◆ Given problem
Change "white belly" to "pale belly" in the records from the line with "Which one is positioned" up to and including the line with "1.01 metres", leaving everything else as it is. Give back only those lines, and leave the pictures out.

----

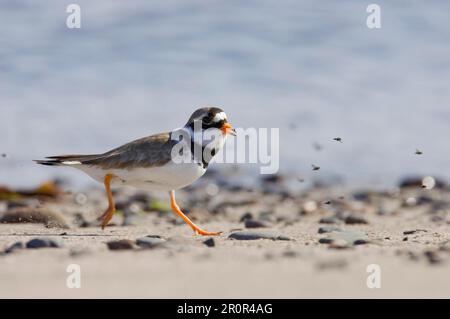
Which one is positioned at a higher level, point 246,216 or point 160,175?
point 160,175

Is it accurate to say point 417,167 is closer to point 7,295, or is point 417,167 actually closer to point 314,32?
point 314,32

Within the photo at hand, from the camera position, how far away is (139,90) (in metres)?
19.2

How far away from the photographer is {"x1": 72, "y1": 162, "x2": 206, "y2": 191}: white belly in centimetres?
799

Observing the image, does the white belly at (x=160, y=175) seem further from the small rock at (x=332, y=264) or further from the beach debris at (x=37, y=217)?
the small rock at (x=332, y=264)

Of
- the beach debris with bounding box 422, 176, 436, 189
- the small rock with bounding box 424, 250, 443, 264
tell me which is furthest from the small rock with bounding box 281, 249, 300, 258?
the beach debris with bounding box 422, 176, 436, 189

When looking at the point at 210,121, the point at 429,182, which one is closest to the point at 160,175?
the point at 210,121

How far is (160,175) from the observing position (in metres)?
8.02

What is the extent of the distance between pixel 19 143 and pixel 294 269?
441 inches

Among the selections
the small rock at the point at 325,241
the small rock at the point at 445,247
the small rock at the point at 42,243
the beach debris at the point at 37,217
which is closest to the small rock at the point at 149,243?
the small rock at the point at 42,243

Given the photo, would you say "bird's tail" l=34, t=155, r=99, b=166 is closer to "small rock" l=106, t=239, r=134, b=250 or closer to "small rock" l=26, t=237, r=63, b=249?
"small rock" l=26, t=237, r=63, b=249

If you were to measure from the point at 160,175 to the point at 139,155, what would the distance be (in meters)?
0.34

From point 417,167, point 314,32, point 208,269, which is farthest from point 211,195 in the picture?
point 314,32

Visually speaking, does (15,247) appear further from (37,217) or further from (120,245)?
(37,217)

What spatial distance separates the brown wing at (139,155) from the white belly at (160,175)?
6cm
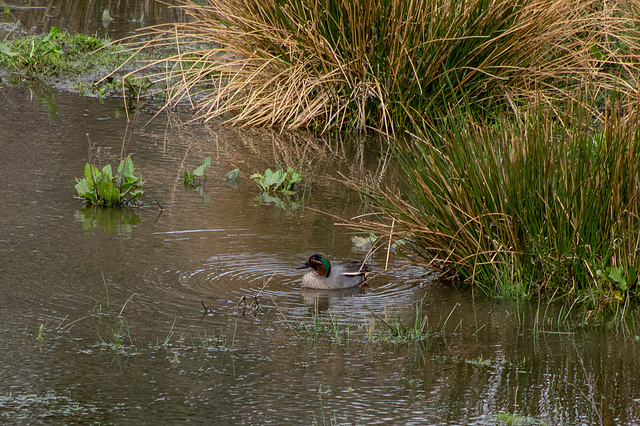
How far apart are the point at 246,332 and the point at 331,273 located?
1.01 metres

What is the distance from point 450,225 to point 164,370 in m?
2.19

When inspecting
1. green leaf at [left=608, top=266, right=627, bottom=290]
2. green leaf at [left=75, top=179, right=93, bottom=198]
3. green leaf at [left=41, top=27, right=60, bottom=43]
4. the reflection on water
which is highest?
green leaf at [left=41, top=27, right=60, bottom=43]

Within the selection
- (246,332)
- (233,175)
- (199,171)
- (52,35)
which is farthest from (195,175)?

----

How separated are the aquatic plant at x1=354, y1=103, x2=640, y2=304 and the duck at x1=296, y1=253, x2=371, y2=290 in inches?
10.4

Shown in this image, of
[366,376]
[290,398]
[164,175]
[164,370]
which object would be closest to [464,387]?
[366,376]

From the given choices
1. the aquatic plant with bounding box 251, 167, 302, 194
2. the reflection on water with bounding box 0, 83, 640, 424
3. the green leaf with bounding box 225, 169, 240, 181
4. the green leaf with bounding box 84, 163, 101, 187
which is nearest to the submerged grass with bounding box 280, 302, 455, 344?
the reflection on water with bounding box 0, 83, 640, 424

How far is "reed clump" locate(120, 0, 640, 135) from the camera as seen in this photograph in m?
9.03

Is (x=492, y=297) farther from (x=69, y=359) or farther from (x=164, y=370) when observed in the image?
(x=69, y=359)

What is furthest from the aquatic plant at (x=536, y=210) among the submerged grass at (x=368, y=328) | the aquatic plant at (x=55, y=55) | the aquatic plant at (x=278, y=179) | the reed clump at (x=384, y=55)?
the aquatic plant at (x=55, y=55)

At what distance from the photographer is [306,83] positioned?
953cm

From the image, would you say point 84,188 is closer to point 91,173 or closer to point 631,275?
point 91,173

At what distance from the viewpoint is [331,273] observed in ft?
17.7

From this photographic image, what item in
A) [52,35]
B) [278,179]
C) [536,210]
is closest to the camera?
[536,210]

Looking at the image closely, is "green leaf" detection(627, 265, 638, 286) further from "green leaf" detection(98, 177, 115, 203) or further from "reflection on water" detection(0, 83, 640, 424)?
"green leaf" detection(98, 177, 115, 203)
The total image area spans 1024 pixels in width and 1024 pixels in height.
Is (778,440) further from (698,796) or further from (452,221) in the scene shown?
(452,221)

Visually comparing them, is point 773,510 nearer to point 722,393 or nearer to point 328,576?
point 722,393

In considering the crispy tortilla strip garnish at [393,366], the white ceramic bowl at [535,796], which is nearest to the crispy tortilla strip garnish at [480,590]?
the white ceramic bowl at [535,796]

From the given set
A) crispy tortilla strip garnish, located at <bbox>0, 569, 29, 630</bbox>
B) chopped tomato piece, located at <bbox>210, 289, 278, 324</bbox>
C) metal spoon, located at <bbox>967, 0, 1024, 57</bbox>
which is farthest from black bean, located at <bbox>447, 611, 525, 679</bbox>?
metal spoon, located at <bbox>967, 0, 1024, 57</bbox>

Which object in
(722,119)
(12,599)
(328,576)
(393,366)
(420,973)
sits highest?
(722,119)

----

◆ Result for this task
Which one is positioned at a higher level, point 246,216 or point 160,175?
point 160,175

Is it accurate to say point 417,167 is closer to point 7,295, or is point 417,167 actually closer to point 314,32?
point 314,32

Within the photo at hand, from the camera position, how far away is (139,90) (in metres)?
19.2

How far away from the photographer is {"x1": 72, "y1": 162, "x2": 206, "y2": 191}: pale belly in centimetres?
799

Observing the image, does the pale belly at (x=160, y=175) seem further from the small rock at (x=332, y=264) or further from the beach debris at (x=37, y=217)?
the small rock at (x=332, y=264)

Of
- the beach debris with bounding box 422, 176, 436, 189
- the small rock with bounding box 424, 250, 443, 264
tell me which is furthest from the small rock with bounding box 281, 249, 300, 258?
the beach debris with bounding box 422, 176, 436, 189

When looking at the point at 210,121, the point at 429,182, which one is closest to the point at 160,175?
the point at 210,121

How far is (160,175) from the observing position (in metres)?
8.02

What is the extent of the distance between pixel 19 143 and pixel 294 269?
441 inches

Among the selections
the small rock at the point at 325,241
the small rock at the point at 445,247
the small rock at the point at 42,243
the beach debris at the point at 37,217
which is closest to the small rock at the point at 149,243?
the small rock at the point at 42,243

Given the photo, would you say "bird's tail" l=34, t=155, r=99, b=166 is closer to "small rock" l=106, t=239, r=134, b=250 or closer to "small rock" l=26, t=237, r=63, b=249?
"small rock" l=26, t=237, r=63, b=249

If you were to measure from the point at 160,175 to the point at 139,155, what would the distance be (in meters)?
0.34

From point 417,167, point 314,32, point 208,269, which is farthest from point 211,195 in the picture?
point 314,32

Visually speaking, does (15,247) appear further from (37,217) or further from (120,245)?
(37,217)

What spatial distance separates the brown wing at (139,155) from the pale belly at (160,175)?
6cm
How far apart are the point at 246,332 and the point at 331,273 located?
1.01 metres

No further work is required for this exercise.